■ Consigne ■
Relevez toutes les personnes désignées par leur nom dans l'extrait cité ci-dessous.

La répression soulève une vive émotion et des arrêts de travail sont largement suivis le lendemain. Le 13 février, toute activité est interrompue en région parisienne et une foule évaluée à plusieurs centaines de milliers de personnes (un million, selon l'Humanité et Libération, 400 000 selon le Times, 300 à 500 000 selon le Monde et Paris-Jour, ce dernier pourtant favorable au gouvernement, 150 000 selon le Figaro, 125 à 150 000 selon la Préfecture), dans une grande et imposante manifestation de la République au cimetière du Père-Lachaise, rend hommage aux victimes et assiste à leurs obsèques.
Le 12 février 1962, le Premier ministre Michel Debré se rend dans les locaux de la police parisienne, pour « apporter le témoignage de sa confiance et de son admiration » ; puis, le 13 avril de la même année, il écrit une lettre à Maurice Papon, rendant « un particulier hommage à [ses] qualités de chef et d’organisateur, ainsi qu’à la façon dont [il a] su exécuter une mission souvent délicate et difficile ».
Les historiens, comme les contemporains, se sont interrogés sur la signification que revêtait l'événement dans le processus qui devait conduire à la fin de la guerre d'Algérie. Certains ont voulu y voir un gage donné aux milieux d'extrême-droite, très influents dans l'armée et dans la police, et affirment le caractère prémédité de l'événement. Ainsi, Jean Daniel, dans l'Express du 15 février 1962, attribue au gouvernement de l'époque un calcul sordide : « Les 8 morts du 8 février auraient servi, assure-t-on au gouvernement, à démontrer à l'armée et à la droite conservatrice que le rempart contre le communisme était assez solidement maintenu par l'État et que la propagande anticommuniste de l'OAS était pure démagogie. »
Dans la conclusion qu'il écrit au livre Charonne, Lumière sur une tragédie, paru en 2003, Jean-Paul Brunet se refuse, en tant qu'historien, à établir l'échelle des responsabilités entre les différents rouages de la tragédie (ministre de l'Intérieur, préfet de police, directeur général de la police municipale, etc.) qui agissent entre le chef de l'État et les policiers de base qui se sont acharnés sur les manifestants. Il insiste sur « la prégnance du système policier en fonctionnement » tout en identifiant une erreur technique de la part du commissaire Yser qui a ordonné la charge avec des effectifs insuffisants, mais dont « la décision correspondait à ce que la hiérarchie attendait de lui ».

■ Entrées stockées du jeu de données ■
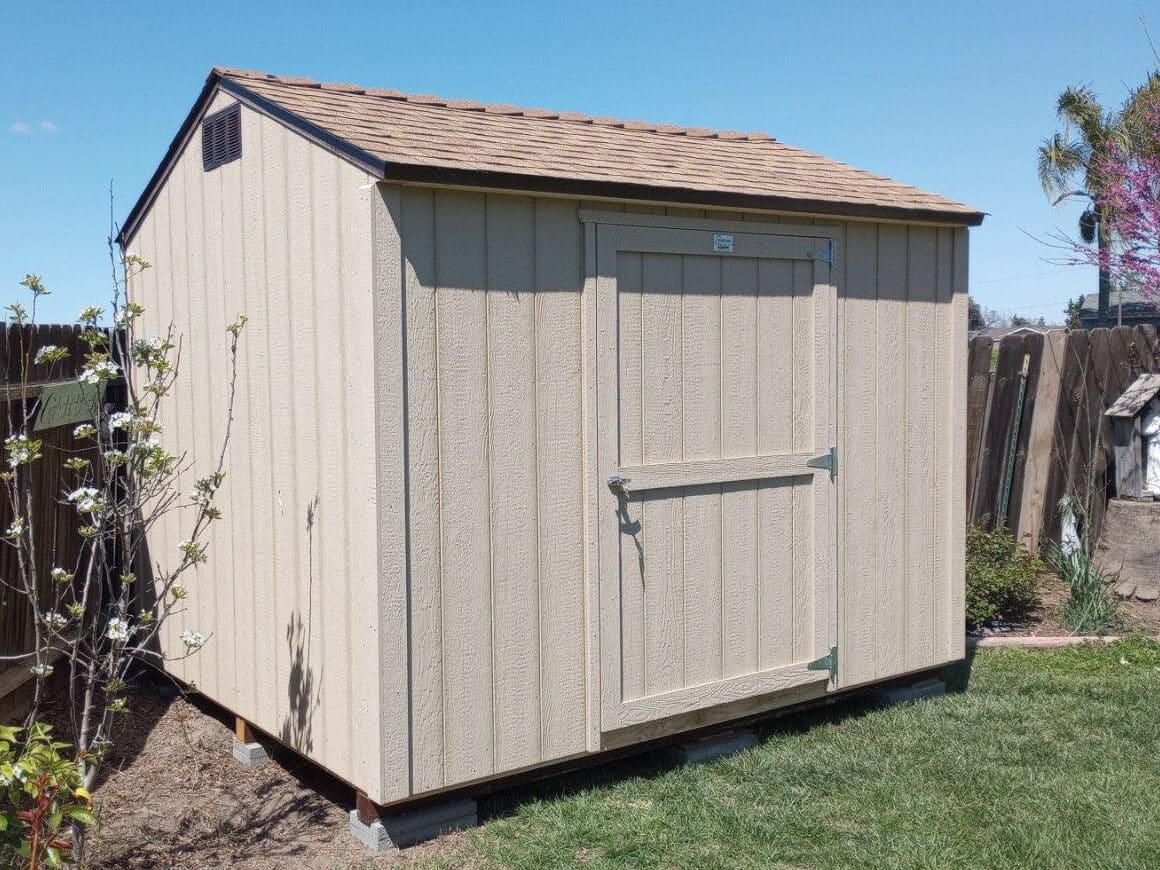 tan wooden rancher value shed with orangish shingle roof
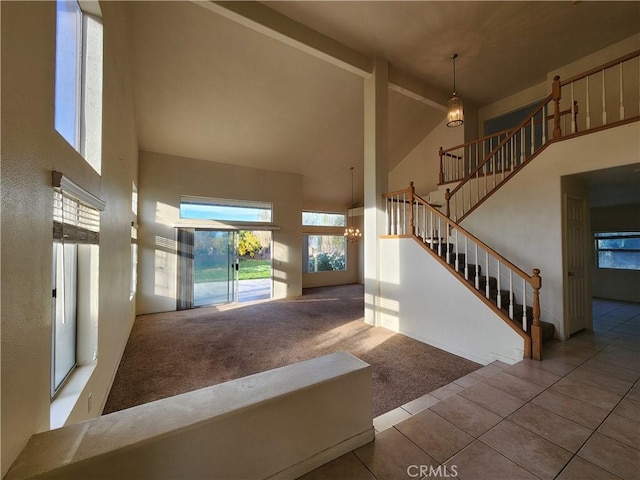 interior space featuring a towering ceiling, carpet, and tile patterned flooring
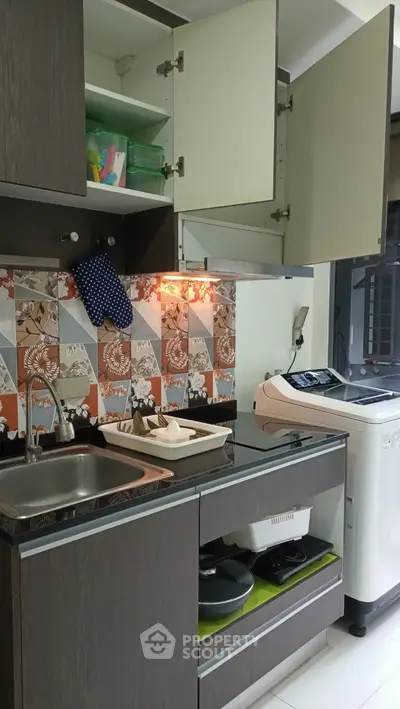 Modern kitchen with stylish backsplash and washing machine, featuring open cabinets and sleek design.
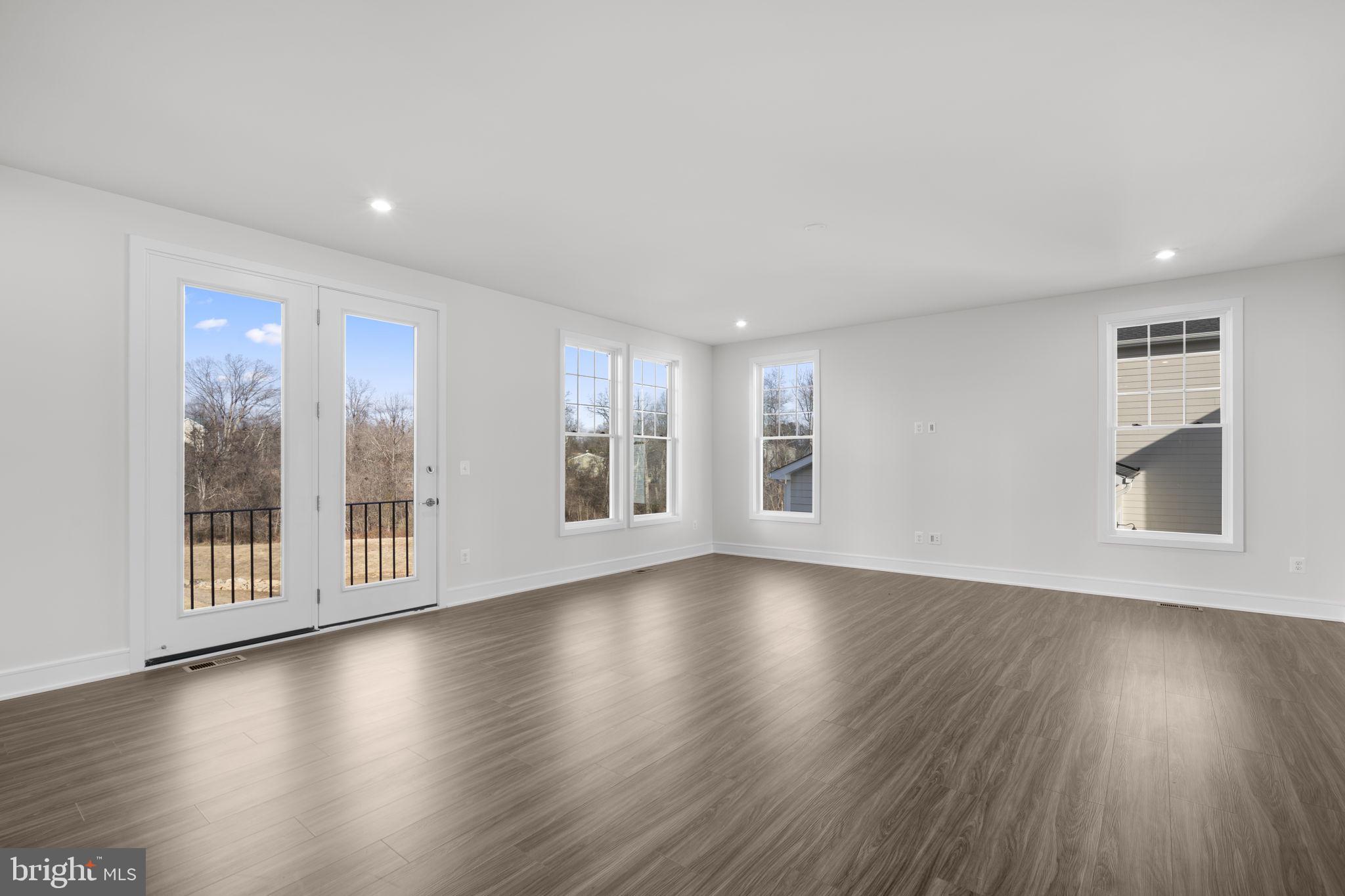 2611 Blue Rdg Avenue, Unit HOMESITE 139 Marshall, VA 20115 - Photo 13 of 49 a view of an empty room with wooden floor and a window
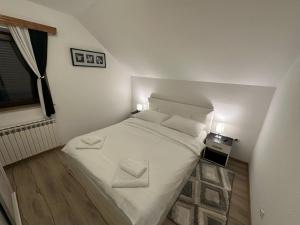 a small bedroom with a bed with white sheets and pillows at Apartment Rosandić in Smoljanac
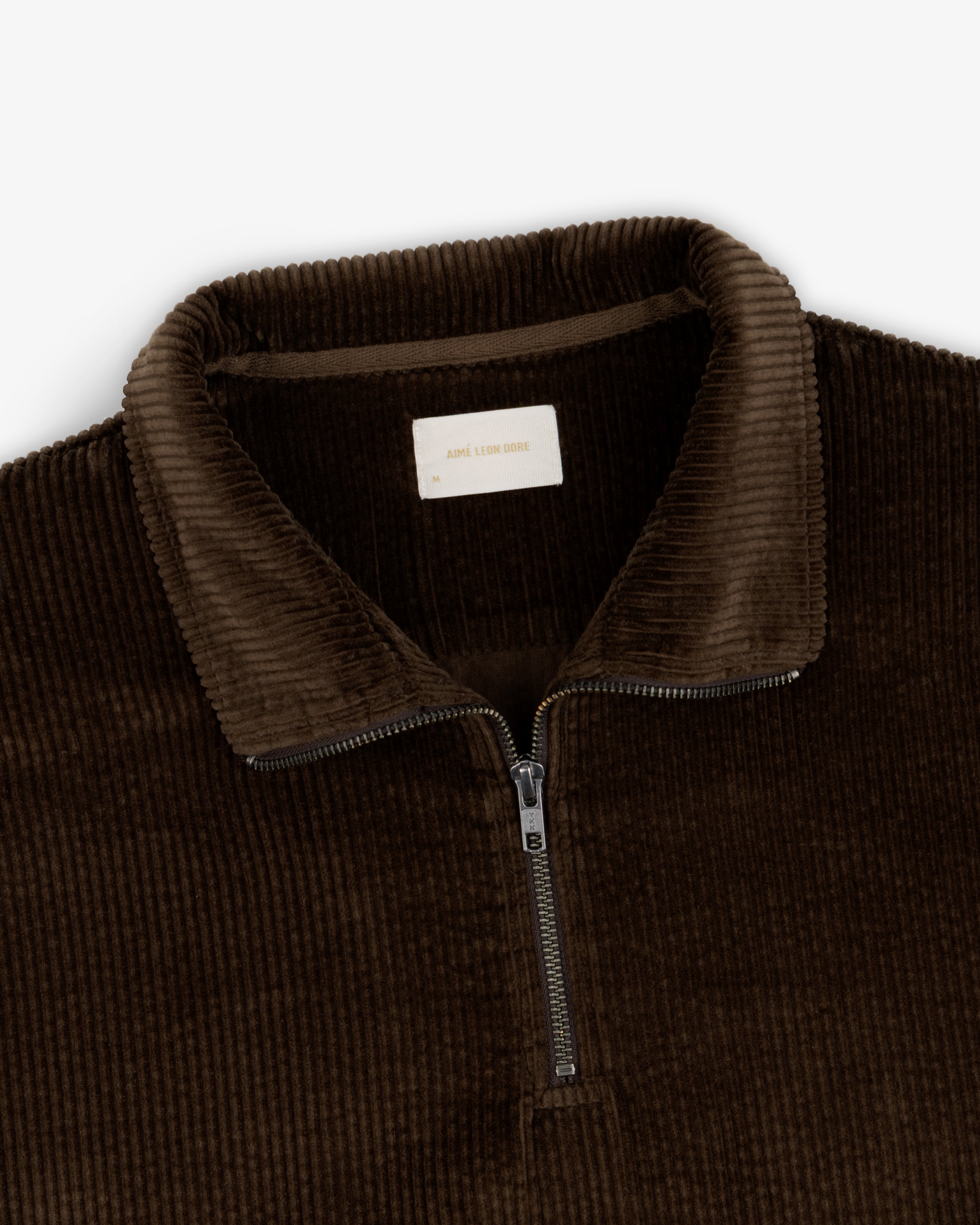 Dark brown Quarter Zip Corduroy Shirt featuring a metal zipper and a brand label at the collar.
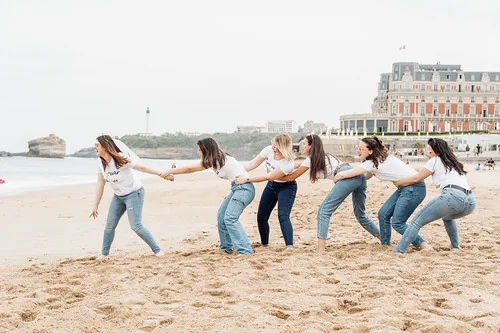 groupe de femmes jouant à tirer une corde sur la plage
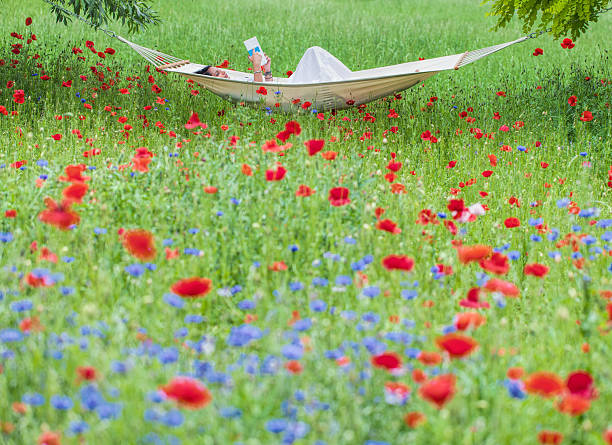 Young woman lying on hammock in garden reading book.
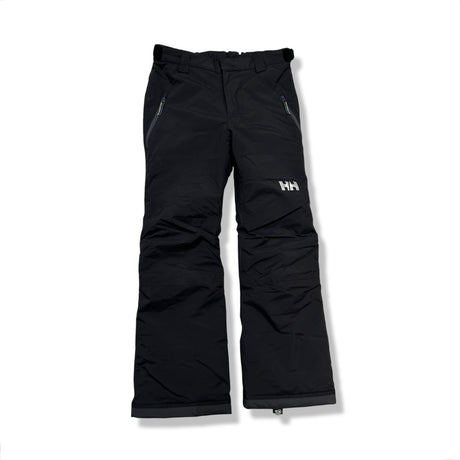 Svarta skidbyxor för barn från Helly Hansen med dragkedjefickor, fotograferade framifrån mot en vit bakgrund.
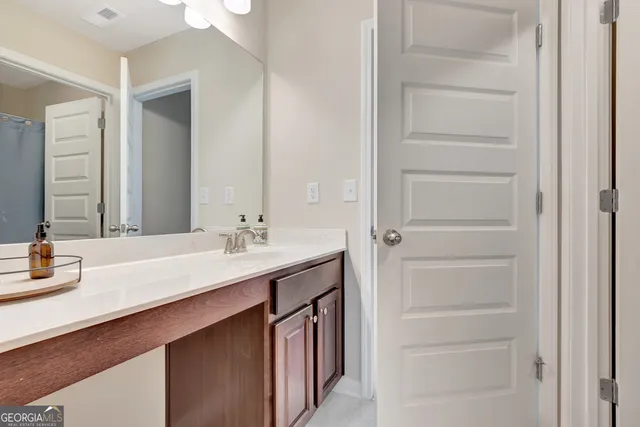 a view of hallway with wooden floor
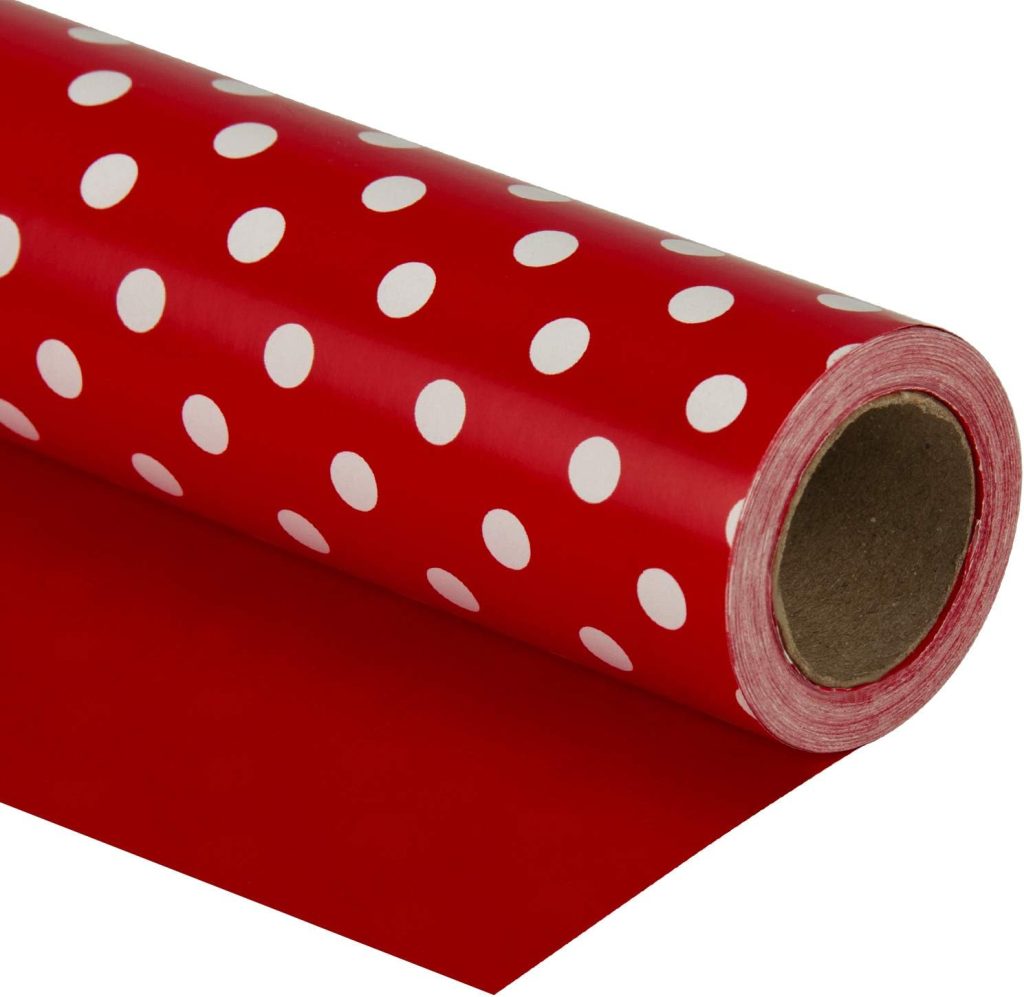 A roll of red wrapping paper with white polka dots, partially unrolled to show the pattern—perfect for wrapping gifts under your red and white Christmas tree.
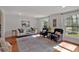 Cozy living room featuring hardwood floors, area rug, neutral paint, with natural light coming through the windows at 3461 Valley View Dr, Marietta, GA 30068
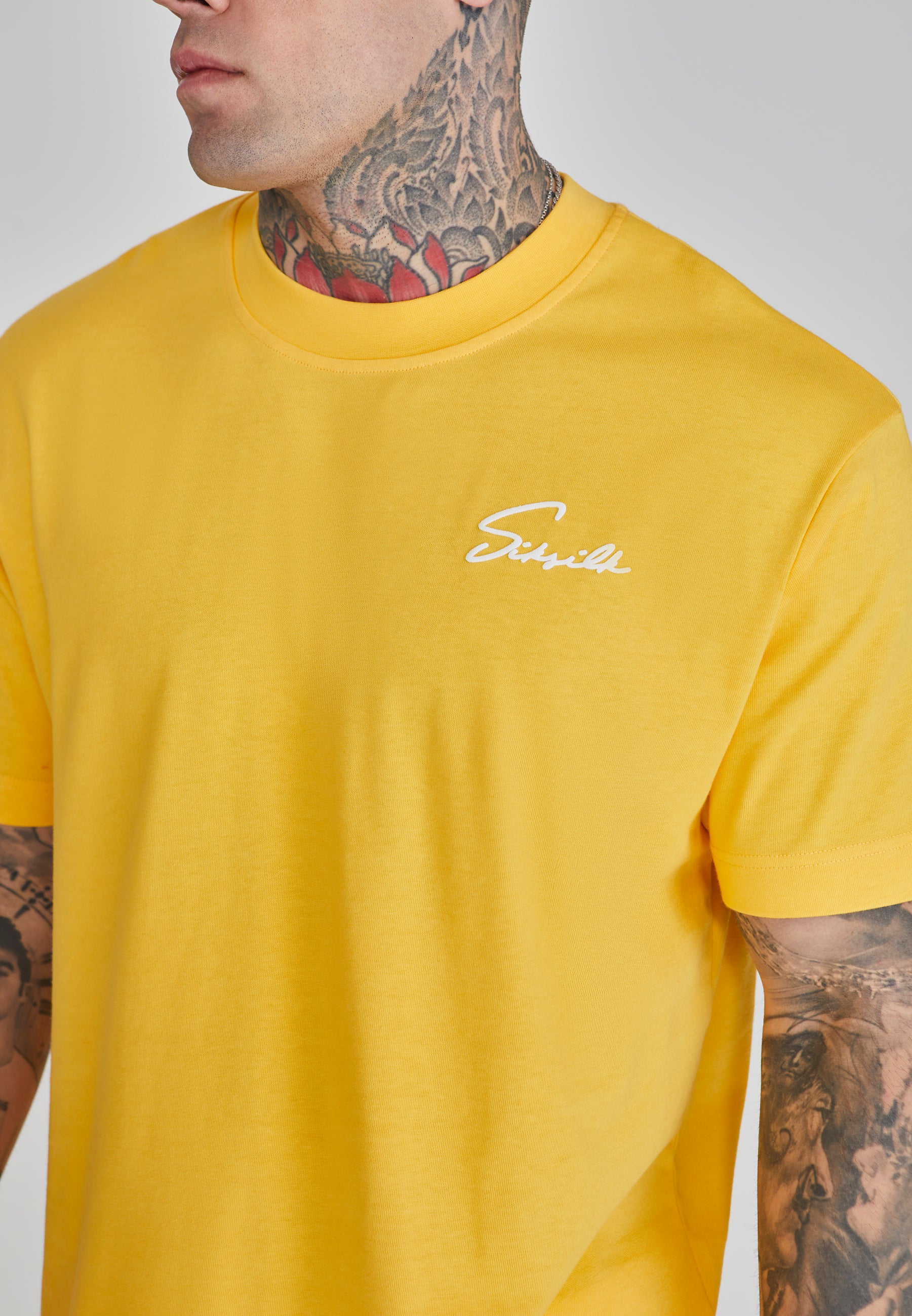 Maglietta Script in giallo Magliette SikSilk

■ Réponse ■
Michel Debré, Maurice Papon, Jean Daniel, Jean-Paul Brunet, le commissaire Yser